EZB passt die Erwartungen der Aufsicht an

Die EZB hat am 22. August 2019 eine Mitteilung zur Überarbeitung der Ergänzung zum EZB-Leitfaden für Banken zu notleidenden Krediten (Communication on supervisory coverage expectations for NPEs, 22.08.2019) herausgegeben, mit dem Ziel, die Vorgaben der neuen EU-Verordnung zum Risikovorsorge-Backstop in die von der EZB formulierten aufsichtlichen Erwartungen an die Risikovorsorge für notleidende Kredite zumindest teilweise zu intergrieren.

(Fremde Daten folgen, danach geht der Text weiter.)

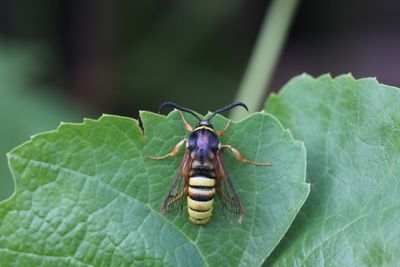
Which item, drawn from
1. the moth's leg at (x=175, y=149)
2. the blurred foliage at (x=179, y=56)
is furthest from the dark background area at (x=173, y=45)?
the moth's leg at (x=175, y=149)

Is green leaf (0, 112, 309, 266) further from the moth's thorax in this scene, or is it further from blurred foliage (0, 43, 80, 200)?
blurred foliage (0, 43, 80, 200)

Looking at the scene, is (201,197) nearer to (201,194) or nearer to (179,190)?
(201,194)

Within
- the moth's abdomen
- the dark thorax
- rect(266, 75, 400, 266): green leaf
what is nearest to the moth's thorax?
the dark thorax

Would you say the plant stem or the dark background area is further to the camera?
the dark background area

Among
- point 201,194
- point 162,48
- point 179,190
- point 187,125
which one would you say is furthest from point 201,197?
point 162,48

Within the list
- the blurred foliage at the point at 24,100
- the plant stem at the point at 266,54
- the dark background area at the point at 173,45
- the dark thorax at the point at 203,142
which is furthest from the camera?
the dark background area at the point at 173,45

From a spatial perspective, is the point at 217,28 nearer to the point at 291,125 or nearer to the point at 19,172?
the point at 291,125

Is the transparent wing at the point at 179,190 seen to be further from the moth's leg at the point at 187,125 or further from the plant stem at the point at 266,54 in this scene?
the plant stem at the point at 266,54
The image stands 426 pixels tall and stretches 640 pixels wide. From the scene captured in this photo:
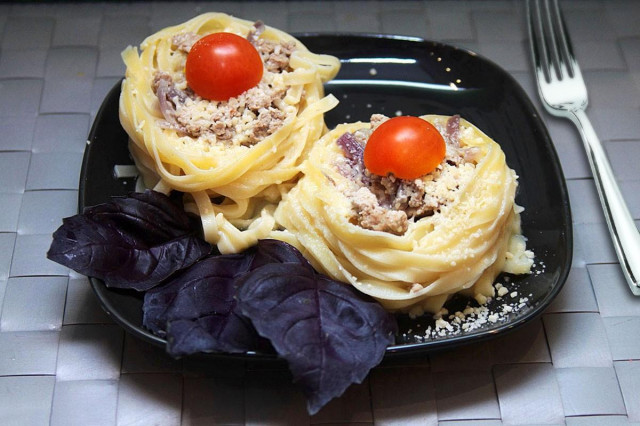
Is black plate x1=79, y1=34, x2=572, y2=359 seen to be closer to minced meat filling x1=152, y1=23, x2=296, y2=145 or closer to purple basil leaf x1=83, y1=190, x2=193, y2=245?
purple basil leaf x1=83, y1=190, x2=193, y2=245

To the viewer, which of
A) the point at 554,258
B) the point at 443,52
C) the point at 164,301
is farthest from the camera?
the point at 443,52

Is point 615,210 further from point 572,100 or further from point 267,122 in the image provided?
point 267,122

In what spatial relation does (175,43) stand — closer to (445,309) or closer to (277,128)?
(277,128)

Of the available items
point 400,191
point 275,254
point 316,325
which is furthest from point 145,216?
point 400,191

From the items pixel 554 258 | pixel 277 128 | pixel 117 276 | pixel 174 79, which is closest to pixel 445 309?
pixel 554 258

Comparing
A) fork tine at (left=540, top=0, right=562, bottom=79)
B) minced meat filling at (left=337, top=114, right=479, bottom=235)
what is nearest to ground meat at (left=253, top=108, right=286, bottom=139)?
minced meat filling at (left=337, top=114, right=479, bottom=235)

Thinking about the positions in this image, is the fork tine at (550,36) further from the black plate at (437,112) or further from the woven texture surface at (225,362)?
the black plate at (437,112)

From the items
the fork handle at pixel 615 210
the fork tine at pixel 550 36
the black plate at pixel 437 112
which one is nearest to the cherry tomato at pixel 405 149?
the black plate at pixel 437 112
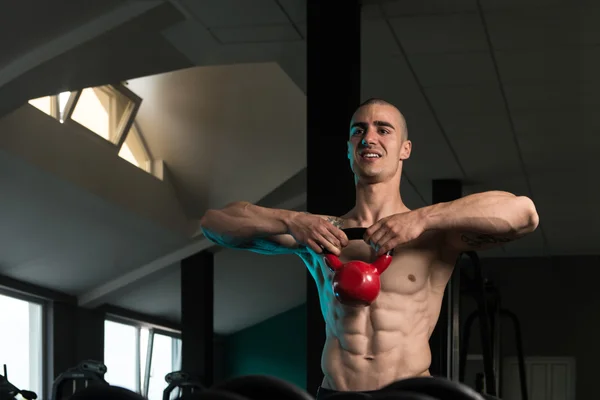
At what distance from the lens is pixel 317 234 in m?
2.45

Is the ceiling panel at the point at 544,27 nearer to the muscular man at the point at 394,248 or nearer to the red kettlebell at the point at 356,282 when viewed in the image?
the muscular man at the point at 394,248

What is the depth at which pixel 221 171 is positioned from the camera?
11.2 meters

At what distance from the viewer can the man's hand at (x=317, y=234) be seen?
2423mm

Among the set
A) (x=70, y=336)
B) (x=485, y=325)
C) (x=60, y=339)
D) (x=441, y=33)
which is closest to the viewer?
(x=441, y=33)

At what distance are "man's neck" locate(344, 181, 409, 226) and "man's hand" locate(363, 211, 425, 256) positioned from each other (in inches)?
10.5

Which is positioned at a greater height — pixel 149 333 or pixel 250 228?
pixel 149 333

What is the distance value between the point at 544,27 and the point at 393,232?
12.3 feet

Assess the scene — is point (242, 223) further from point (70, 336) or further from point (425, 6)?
point (70, 336)

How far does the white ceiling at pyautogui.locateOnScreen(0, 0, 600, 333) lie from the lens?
18.9 feet

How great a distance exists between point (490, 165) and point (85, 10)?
448cm

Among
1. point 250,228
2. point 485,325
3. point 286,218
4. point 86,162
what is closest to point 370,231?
point 286,218

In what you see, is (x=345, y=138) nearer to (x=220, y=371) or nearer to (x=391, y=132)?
(x=391, y=132)

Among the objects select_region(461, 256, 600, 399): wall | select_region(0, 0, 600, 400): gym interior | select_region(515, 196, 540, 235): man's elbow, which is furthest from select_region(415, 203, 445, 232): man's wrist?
select_region(461, 256, 600, 399): wall

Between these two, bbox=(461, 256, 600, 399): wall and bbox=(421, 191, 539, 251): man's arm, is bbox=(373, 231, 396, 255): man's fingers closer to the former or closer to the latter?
bbox=(421, 191, 539, 251): man's arm
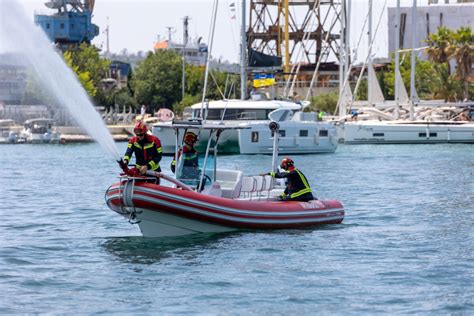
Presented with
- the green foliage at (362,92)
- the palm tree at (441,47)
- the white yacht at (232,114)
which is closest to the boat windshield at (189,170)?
the white yacht at (232,114)

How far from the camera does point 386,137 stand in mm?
75375

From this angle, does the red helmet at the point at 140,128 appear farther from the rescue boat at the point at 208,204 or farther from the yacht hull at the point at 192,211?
the yacht hull at the point at 192,211

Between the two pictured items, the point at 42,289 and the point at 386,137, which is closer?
the point at 42,289

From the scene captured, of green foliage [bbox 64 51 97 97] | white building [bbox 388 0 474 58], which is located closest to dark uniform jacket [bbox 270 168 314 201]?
green foliage [bbox 64 51 97 97]

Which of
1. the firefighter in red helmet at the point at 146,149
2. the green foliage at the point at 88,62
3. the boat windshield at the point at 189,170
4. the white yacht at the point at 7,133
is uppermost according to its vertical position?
the green foliage at the point at 88,62

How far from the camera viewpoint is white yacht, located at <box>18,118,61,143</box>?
302ft

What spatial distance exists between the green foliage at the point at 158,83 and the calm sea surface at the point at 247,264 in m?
74.0

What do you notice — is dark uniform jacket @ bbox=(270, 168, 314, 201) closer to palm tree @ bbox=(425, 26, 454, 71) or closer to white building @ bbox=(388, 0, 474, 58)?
palm tree @ bbox=(425, 26, 454, 71)

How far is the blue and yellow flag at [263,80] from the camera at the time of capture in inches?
2511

Aufgrund des hohen NPL-Anteils (NPL-Quote von 8 %) der von signifikanten Instituten gehaltenen Krediten zum Startzeitpunkt des Single Supervisory Mechanism (SSM) wurde von der EZB ein besonderes Augenmerk auf die Behandlung der NPLs gelegt. Hierzu hat die EZB im März 2017 einen Leitfaden zur Behandlung von notleidenden Krediten herausgegeben. Ein Jahr später wurde der EZB-Leitfaden um aufsichtliche Erwartungen an die Risikovorsorge ergänzt (Ergänzung zum EZB-Leitfaden). Da zu diesem Zeitpunkt die Rechtsvorschriften zur NPE-Behandlung nach Säule 1 von der EU noch ausstanden, kündigte die EZB eine Überprüfung ihrer aufsichtlichen Erwartungen an, sobald die Rechtsvorschriften zu NPE finalisiert wurden.

Die erwartete Verordnung (EU) 2019/630 zur Änderung der CRR (Säule 1), in der die Mindestdeckung notleidender Risikopositionen geregelt ist, ist am 26. April 2019 in Kraft getreten (vgl. FSNews 04/2019). Wie angekündigt hat die EZB nun in Reaktion darauf am 22. August 2019 eine Überarbeitung ihrer Ergänzung zum EZB-Leitfaden herausgegeben, um die Behandlung neuer NPE kohärenter zu gestalten und Überschneidungen zwischen EU-Verordnung und EZB-Leitfaden, mithin zwischen Säule 1-Anforderungen und Säule 2-Erwartungen, zu beseitigen, welche durch die unterschiedlichen Zeitpunkte der Veröffentlichungen entstanden sind.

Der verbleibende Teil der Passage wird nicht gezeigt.